On this letter, the Guru saw the number "3", and knew instantly that he had not received the other two letters. The messenger related the story to him, and the Guru grew very angry. He called for Prithia and asked him three times if he knew anything about the other letters. Prithia denied it everytime. The all knowing Guru knew his thoughts, and told the messenger to go get the coat in Prithia's house. When he returned with it, the two missing letters were in the pocket. 

At once, the Guru sent Bhai Buddha to Lahore with a carriage to bring ArjanMal home as soon as possible. When Arjan was finally united with his father, he placed his head on Guru Sahib Ji's chest against his long beard. He remained that way for many moments, while the Guru held him gently in his arms. The Guru then said that as he had written three stanzas, he should write a fourth to finish the poem. Arjan wrote the last verse saying, 
*"It is my good fortune to have met the True Guru, and I have found the Immortal God in my own home. My greatest desire is to never be separated from him again, not even for an instant. I am ever a sacrifice to the True Guru." *

Upon hearing this, the Guru was very pleased. He said, "The Guruship is passed on because of merit. As only the one who is most humble can claim it, I grant it to you." Guru Ji then sent for a coconut and five paisey and placed them before Arjan. He descended from his throne and seated Arjan upon it in front of the whole sangat. Bhai Buddha pressed the tilak on Arjan's forehead as a symbol that the light of Guru Ram Das Ji had now passed to Arjan, who then became Guru Arjun Dev Ji the fifth Guru of the Sikhs.
════
**PROBLEM TO SOLVE:**
Please copy word for word the passage from the story of Arjan becoming Guru that begins at the words "On this letter, the" and stops after the words "in the pocket.". The lines that come next are separate material and have no connection to the story of Arjan becoming Guru.

**GIVEN MATERIAL:**
════
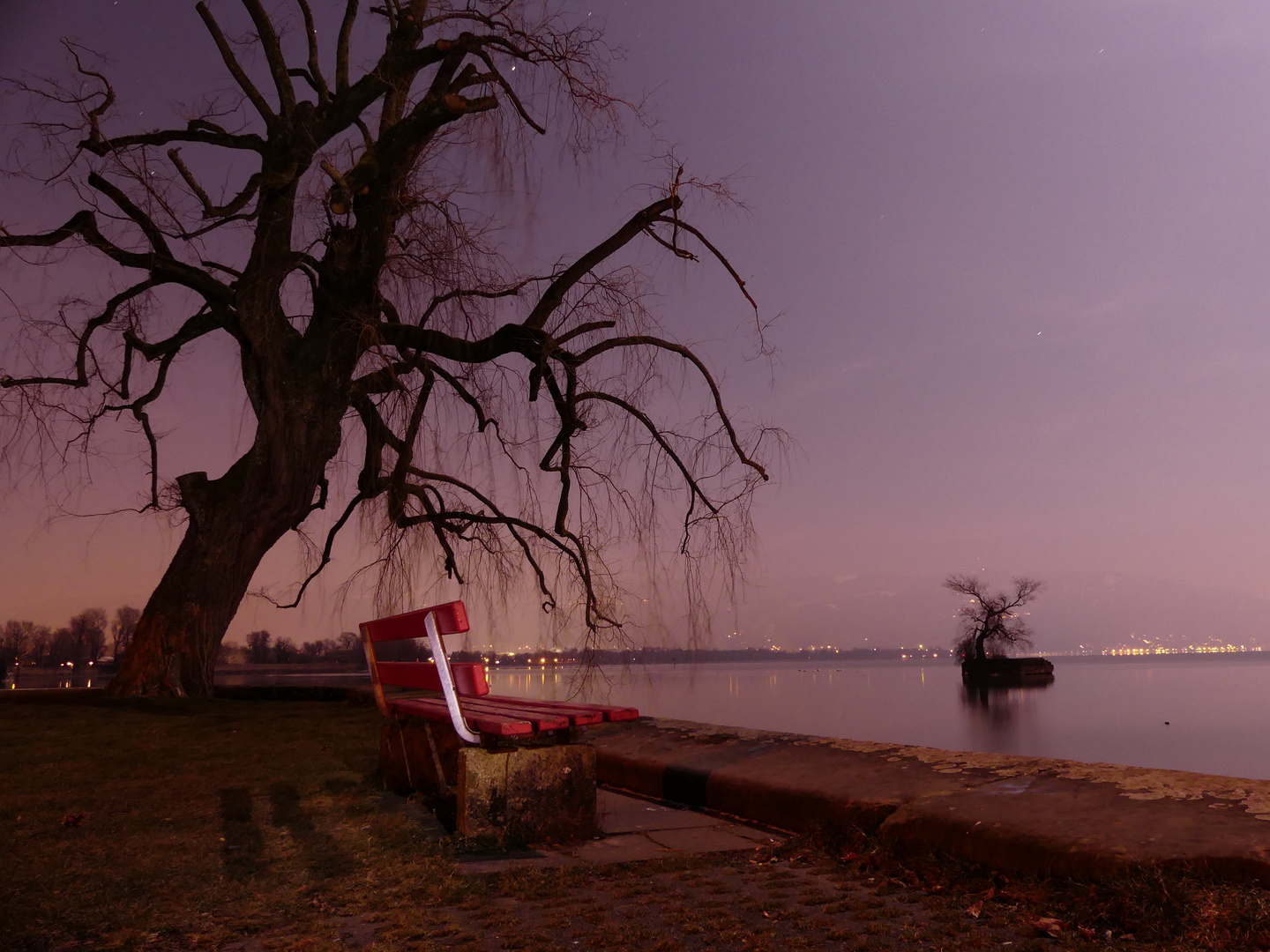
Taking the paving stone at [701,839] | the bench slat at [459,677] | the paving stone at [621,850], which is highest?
the bench slat at [459,677]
════
**SOLUTION:**
On this letter, the Guru saw the number "3", and knew instantly that he had not received the other two letters. The messenger related the story to him, and the Guru grew very angry. He called for Prithia and asked him three times if he knew anything about the other letters. Prithia denied it everytime. The all knowing Guru knew his thoughts, and told the messenger to go get the coat in Prithia's house. When he returned with it, the two missing letters were in the pocket.